Extracted data entries
------------------------------------------------------------------------

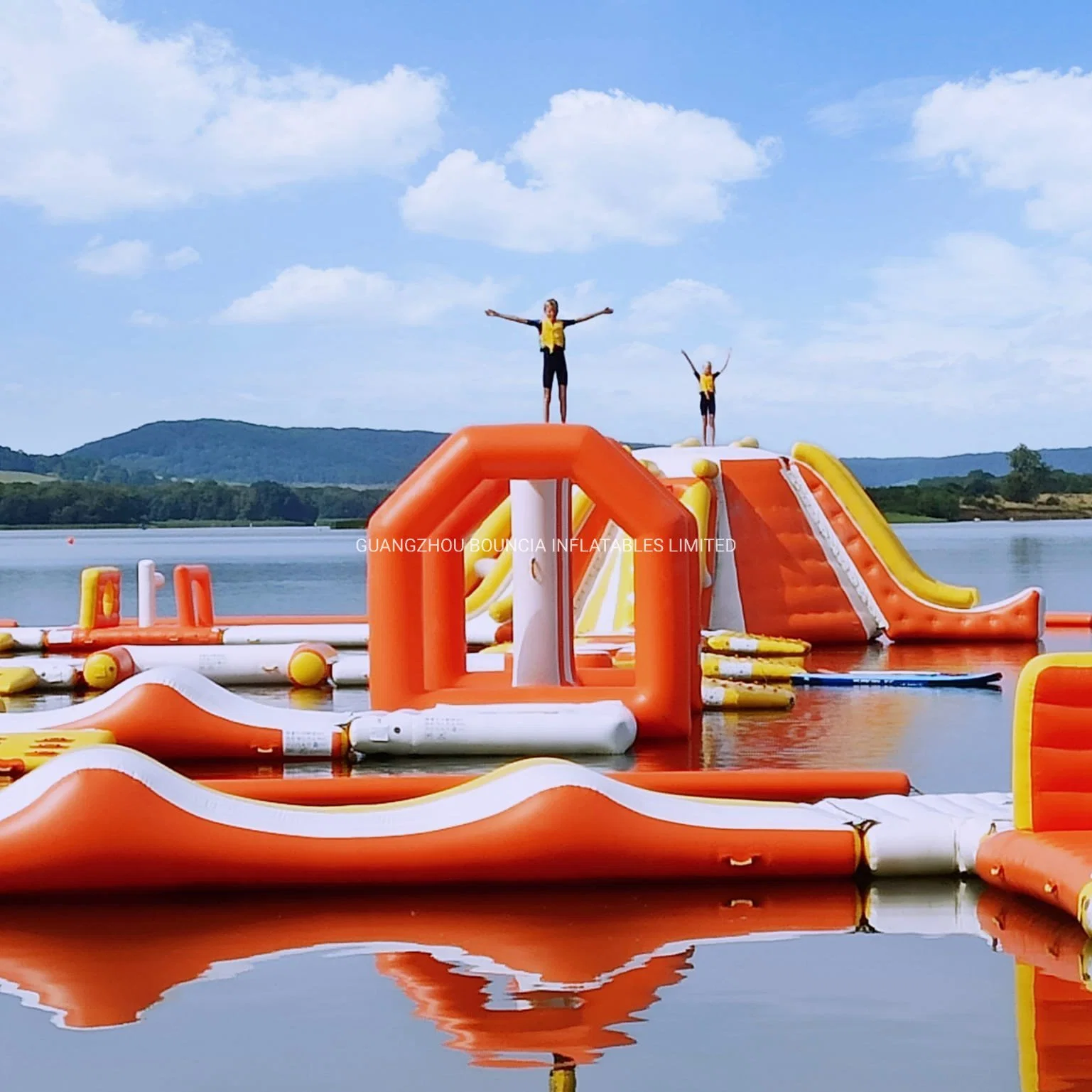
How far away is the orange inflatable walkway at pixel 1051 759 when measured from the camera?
4367 millimetres

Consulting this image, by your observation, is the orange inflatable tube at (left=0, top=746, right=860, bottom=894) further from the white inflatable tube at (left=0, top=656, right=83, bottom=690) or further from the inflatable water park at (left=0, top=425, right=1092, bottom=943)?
the white inflatable tube at (left=0, top=656, right=83, bottom=690)

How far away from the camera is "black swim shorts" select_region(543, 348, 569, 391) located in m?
9.14

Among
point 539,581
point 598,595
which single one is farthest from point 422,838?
point 598,595

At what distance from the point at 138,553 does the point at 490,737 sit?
45.7 m

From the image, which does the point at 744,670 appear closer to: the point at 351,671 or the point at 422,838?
the point at 351,671

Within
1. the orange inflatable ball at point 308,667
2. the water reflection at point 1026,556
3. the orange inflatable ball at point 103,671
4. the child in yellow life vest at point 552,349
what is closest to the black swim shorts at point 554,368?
the child in yellow life vest at point 552,349

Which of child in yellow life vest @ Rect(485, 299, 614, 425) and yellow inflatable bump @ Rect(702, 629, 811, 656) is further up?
child in yellow life vest @ Rect(485, 299, 614, 425)

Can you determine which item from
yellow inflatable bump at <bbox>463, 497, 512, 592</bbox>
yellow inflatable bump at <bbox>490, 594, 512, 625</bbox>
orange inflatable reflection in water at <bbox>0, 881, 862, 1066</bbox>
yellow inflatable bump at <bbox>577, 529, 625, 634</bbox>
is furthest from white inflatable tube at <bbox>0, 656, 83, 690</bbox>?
orange inflatable reflection in water at <bbox>0, 881, 862, 1066</bbox>

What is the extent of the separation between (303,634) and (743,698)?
14.7 feet

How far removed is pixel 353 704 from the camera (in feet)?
30.4

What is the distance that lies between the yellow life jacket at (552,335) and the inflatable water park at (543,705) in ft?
3.15

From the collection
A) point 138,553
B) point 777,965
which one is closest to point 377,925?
point 777,965

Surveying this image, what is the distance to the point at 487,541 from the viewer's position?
1323 centimetres

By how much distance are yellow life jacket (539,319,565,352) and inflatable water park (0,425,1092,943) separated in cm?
96
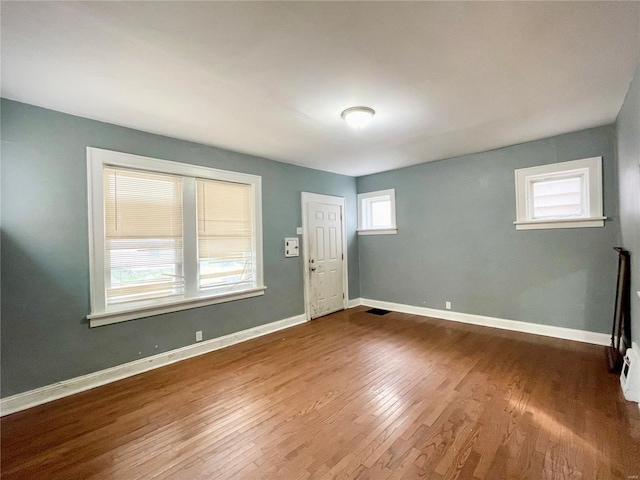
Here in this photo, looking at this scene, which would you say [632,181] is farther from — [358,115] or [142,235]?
[142,235]

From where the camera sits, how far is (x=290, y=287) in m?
4.50

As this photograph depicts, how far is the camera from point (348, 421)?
2.06 meters

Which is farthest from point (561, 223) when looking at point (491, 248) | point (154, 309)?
point (154, 309)

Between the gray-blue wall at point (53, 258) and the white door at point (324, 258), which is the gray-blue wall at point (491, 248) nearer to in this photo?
the white door at point (324, 258)

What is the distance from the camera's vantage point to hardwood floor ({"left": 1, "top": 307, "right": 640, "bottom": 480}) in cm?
166

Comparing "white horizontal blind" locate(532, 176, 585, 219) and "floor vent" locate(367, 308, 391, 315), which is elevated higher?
"white horizontal blind" locate(532, 176, 585, 219)

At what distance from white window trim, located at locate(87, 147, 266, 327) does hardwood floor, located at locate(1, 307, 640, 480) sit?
26.5 inches

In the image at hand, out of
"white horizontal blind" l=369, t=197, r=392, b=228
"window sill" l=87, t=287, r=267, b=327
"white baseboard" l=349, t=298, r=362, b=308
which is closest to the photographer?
"window sill" l=87, t=287, r=267, b=327

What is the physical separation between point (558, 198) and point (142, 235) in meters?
5.10

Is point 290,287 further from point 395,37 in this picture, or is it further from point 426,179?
point 395,37

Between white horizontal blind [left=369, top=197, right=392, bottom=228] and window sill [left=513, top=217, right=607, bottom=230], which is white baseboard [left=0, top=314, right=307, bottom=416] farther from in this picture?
window sill [left=513, top=217, right=607, bottom=230]

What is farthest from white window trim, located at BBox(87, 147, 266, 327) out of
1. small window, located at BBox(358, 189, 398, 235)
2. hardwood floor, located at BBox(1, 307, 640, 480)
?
small window, located at BBox(358, 189, 398, 235)

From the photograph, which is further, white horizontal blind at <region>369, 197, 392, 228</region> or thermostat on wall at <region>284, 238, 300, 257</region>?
white horizontal blind at <region>369, 197, 392, 228</region>

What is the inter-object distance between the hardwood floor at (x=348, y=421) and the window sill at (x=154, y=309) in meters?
0.61
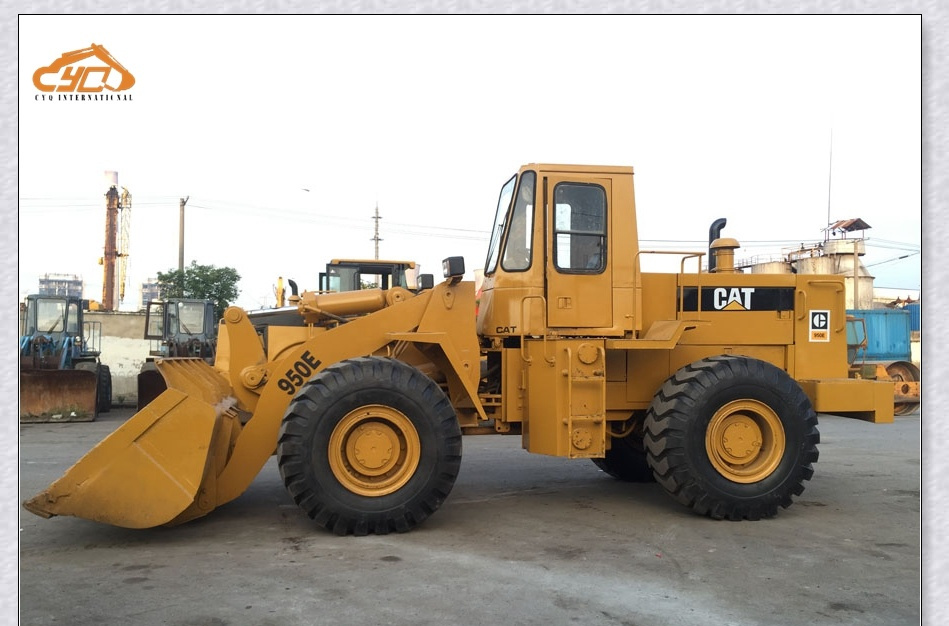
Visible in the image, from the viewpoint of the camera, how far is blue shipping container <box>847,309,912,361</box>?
1977 centimetres

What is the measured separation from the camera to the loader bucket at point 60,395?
13.6 metres

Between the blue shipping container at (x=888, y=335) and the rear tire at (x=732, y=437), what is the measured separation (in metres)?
15.6

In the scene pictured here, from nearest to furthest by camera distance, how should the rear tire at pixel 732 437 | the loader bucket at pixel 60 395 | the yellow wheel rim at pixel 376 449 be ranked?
the yellow wheel rim at pixel 376 449 → the rear tire at pixel 732 437 → the loader bucket at pixel 60 395

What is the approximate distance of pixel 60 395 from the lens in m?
13.8

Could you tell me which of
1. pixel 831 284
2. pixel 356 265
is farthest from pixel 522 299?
pixel 356 265

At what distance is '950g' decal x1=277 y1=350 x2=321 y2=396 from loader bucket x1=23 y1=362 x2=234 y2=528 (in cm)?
67

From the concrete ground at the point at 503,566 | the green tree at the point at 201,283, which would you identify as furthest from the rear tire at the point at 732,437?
the green tree at the point at 201,283

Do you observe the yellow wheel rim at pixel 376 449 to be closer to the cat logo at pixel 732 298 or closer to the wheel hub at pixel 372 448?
the wheel hub at pixel 372 448

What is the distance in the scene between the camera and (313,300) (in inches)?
260

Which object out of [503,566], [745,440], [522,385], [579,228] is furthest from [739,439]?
[503,566]

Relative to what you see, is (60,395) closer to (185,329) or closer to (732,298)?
(185,329)

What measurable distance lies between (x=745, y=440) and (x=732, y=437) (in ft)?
0.40

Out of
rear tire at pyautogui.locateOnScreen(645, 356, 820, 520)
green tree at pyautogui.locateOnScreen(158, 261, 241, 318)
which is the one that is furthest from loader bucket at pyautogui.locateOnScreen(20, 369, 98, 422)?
rear tire at pyautogui.locateOnScreen(645, 356, 820, 520)

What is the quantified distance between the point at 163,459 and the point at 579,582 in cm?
296
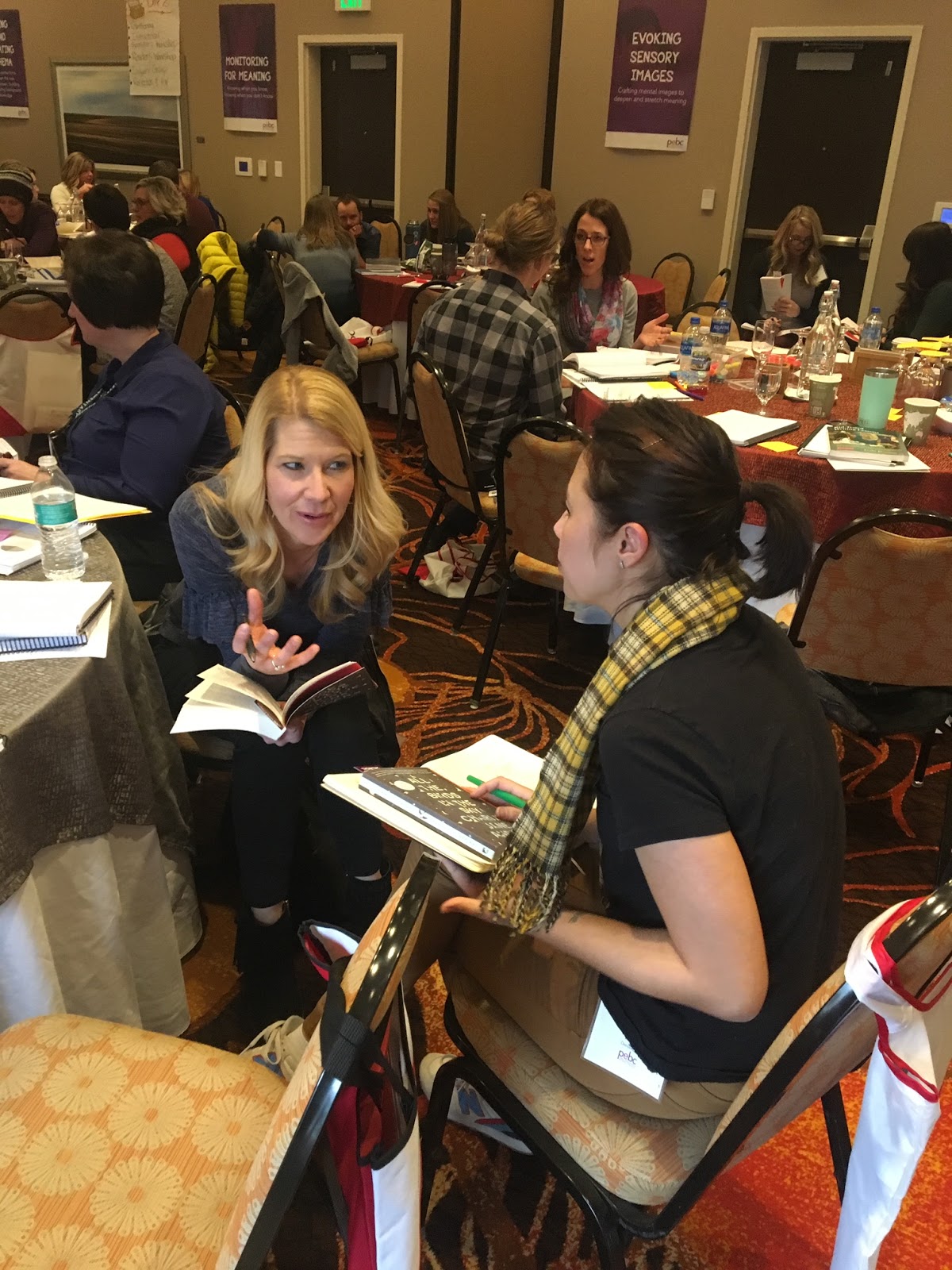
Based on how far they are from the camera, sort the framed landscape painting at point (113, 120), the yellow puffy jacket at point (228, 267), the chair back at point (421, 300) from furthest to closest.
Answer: the framed landscape painting at point (113, 120), the yellow puffy jacket at point (228, 267), the chair back at point (421, 300)

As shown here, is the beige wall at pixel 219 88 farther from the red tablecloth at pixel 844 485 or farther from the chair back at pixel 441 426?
the red tablecloth at pixel 844 485

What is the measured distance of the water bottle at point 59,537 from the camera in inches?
64.9

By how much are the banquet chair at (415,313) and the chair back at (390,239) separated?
7.60 feet

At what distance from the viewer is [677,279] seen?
6.70 meters

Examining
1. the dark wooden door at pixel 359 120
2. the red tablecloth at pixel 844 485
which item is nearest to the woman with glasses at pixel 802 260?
the red tablecloth at pixel 844 485

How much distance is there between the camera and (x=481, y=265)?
588 cm

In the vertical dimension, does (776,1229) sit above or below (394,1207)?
below

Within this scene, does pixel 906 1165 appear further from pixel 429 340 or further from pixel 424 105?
pixel 424 105

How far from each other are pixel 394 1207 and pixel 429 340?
9.76 ft

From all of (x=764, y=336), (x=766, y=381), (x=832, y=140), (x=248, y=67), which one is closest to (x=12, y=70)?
(x=248, y=67)

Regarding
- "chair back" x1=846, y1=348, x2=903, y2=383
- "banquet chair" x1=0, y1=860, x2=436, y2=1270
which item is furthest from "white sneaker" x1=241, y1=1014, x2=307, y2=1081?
"chair back" x1=846, y1=348, x2=903, y2=383

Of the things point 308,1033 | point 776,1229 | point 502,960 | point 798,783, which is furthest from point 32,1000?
point 776,1229

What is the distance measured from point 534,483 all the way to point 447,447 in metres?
0.58

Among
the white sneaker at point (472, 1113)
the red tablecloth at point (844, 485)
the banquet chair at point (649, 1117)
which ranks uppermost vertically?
the red tablecloth at point (844, 485)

------------------------------------------------------------------------

TASK BRIEF:
Put the lines from the one containing "Of the things" through the final line above, inclusive, into a numbered list, leaving out any blank lines.

WRITTEN ANSWER:
1. Of the things point 308,1033 | point 776,1229 | point 502,960 | point 798,783, which is furthest from point 32,1000?
2. point 776,1229
3. What is the distance measured from point 534,483 all the way to point 447,447 in metres?
4. 0.58
5. Among
6. the white sneaker at point (472, 1113)
7. the red tablecloth at point (844, 485)
8. the banquet chair at point (649, 1117)
9. which ranks uppermost vertically?
10. the red tablecloth at point (844, 485)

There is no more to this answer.